• **PAGE**
On 7/26/06, Cameron Matheson <cameron.matheson@gmail.com>
wrote:>
> Hey guys,
>
> I''ve been playing w/ ruby for a few years now, and I finally have
a
> project that gives me an excuse to try out rails. I''ve been
liking it a
> lot, but it''s hard for me to grasp some of the concepts...
specifically,
> when do I need to make a new controller? I understand that different
> tables need their own controller, but what about other things that are
> not related to my database at all? I have created a
''Settings'' page,
> which controls various things for the view (how many entries per page,
> sort order, etc.). Right now I''ve just been sticking all that
code in
> my ''members'' controller... Is that right? Or should I
make a seperate
> Settings controller? Maybe stick it in the application controller?
>
> Thanks,
> Cameron Matheson
>
> --
> Posted via http://www.ruby-forum.com/.
> _______________________________________________
> Rails mailing list
> Rails@lists.rubyonrails.org
> http://lists.rubyonrails.org/mailman/listinfo/rails
>
Controllers themselves aren''t directly related to tables.
That''s a models
job.
Baisically a controller should look after some logical section of your app.

• **WRITTEN INSTRUCTION**
Answer these from the Rails mailing list thread above, one per line:
1. Which two things does the Settings page control, by the examples given?
2. In which controller has the settings code been placed so far?
3. According to the reply, what should a controller look after?

• **DATASET EXCERPT**
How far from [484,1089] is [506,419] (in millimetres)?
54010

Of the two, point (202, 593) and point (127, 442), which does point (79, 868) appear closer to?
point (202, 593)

• **RESULT OF THE EXERCISE**
1. How many entries appear per page and the sort order.
2. The 'members' controller.
3. Some logical section of the app.